Excerpts of spatial question data
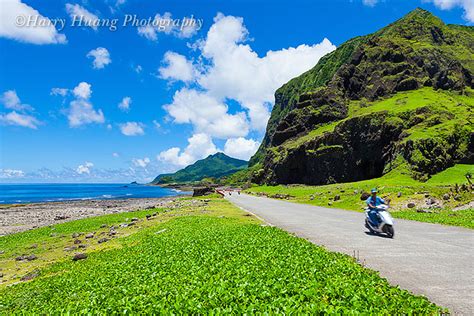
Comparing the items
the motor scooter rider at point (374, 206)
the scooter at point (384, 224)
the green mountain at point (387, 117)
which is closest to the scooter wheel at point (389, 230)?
the scooter at point (384, 224)

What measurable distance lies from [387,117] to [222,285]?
96699mm

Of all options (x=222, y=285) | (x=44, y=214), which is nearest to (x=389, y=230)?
(x=222, y=285)

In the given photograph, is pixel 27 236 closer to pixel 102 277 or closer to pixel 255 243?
pixel 102 277

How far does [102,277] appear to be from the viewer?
14.4 meters

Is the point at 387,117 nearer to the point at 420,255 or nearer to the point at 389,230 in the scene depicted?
the point at 389,230

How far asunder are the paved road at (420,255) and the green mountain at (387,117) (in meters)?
50.4

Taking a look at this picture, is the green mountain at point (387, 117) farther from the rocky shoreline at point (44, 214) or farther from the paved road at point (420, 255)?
the rocky shoreline at point (44, 214)

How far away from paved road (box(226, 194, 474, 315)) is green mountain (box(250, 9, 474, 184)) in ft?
165

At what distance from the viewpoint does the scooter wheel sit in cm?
1966

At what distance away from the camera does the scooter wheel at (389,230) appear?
1966 centimetres

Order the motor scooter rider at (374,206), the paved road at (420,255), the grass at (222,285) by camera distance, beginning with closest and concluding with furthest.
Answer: the grass at (222,285)
the paved road at (420,255)
the motor scooter rider at (374,206)

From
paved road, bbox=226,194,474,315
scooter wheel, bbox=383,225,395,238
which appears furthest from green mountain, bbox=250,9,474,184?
scooter wheel, bbox=383,225,395,238

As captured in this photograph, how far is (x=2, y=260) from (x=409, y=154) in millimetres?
74535

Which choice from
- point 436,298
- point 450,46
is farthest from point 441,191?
point 450,46
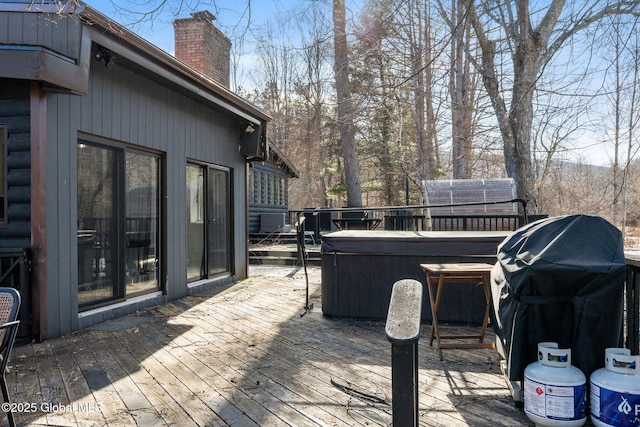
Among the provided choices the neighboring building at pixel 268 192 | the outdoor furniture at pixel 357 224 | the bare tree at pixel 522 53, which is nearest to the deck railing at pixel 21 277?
the bare tree at pixel 522 53

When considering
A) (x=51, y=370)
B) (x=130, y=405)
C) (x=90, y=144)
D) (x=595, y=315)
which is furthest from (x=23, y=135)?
(x=595, y=315)

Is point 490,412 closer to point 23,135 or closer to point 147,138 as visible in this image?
point 23,135

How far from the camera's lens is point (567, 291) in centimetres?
216

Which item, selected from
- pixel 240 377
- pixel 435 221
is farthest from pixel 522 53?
pixel 240 377

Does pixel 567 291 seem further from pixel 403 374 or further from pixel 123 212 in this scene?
pixel 123 212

_GOAL OF THE EXERCISE:_
Write out every one of the entries above word for word, leaving out the pictures.

_EXERCISE OUTPUT:_
Comparing the items
the motor scooter rider at point (374, 206)
the scooter at point (384, 224)
the green mountain at point (387, 117)
which is closest to the scooter wheel at point (389, 230)?
the scooter at point (384, 224)

What measurable distance lies from [387,117] to [222,285]?
96699mm

Of all options (x=222, y=285) | (x=44, y=214), which is nearest to (x=389, y=230)?
(x=222, y=285)

In the given photograph, is pixel 27 236 closer to pixel 102 277 or closer to pixel 255 243?
pixel 102 277

How far does [102,277] appear to be from the viewer?
14.4 meters

Is the point at 387,117 nearer to the point at 420,255 or nearer to the point at 389,230 in the scene depicted?
the point at 389,230

How far asunder are the paved road at (420,255) and the green mountain at (387,117) (in meters)?
50.4

Taking a look at this picture, is the green mountain at point (387, 117) farther from the rocky shoreline at point (44, 214) or farther from the paved road at point (420, 255)?
the rocky shoreline at point (44, 214)

How far away from paved road (box(226, 194, 474, 315)) is green mountain (box(250, 9, 474, 184)) in ft?
165

At what distance from the viewpoint does the scooter wheel sit in cm?
1966

At what distance away from the camera does the scooter wheel at (389,230) appear?
1966 centimetres

Order the motor scooter rider at (374,206), the paved road at (420,255), the grass at (222,285) by camera distance, beginning with closest and concluding with furthest.
Answer: the grass at (222,285)
the paved road at (420,255)
the motor scooter rider at (374,206)

From
paved road, bbox=226,194,474,315
scooter wheel, bbox=383,225,395,238
which appears furthest from green mountain, bbox=250,9,474,184?
scooter wheel, bbox=383,225,395,238

As captured in this photograph, how far is (x=2, y=260) from (x=409, y=154) in millimetres?
74535

Which choice from
- point 436,298
- point 450,46
is farthest from point 441,191?
point 450,46
Among the provided choices the neighboring building at pixel 268 192 | the outdoor furniture at pixel 357 224 | the bare tree at pixel 522 53, which is nearest to the deck railing at pixel 21 277?
the bare tree at pixel 522 53

When considering
A) (x=51, y=370)
B) (x=130, y=405)
C) (x=90, y=144)
D) (x=595, y=315)
which is furthest from (x=23, y=135)?
(x=595, y=315)

Is point 490,412 closer to point 23,135 or closer to point 147,138 as visible in this image?
point 23,135

How far from the camera's lens is point (567, 291) in centimetres?
216

Which item, selected from
- pixel 240 377
- pixel 435 221
is farthest from pixel 522 53?
pixel 240 377

Does pixel 567 291 seem further from pixel 403 374 or further from pixel 123 212 in this scene?
pixel 123 212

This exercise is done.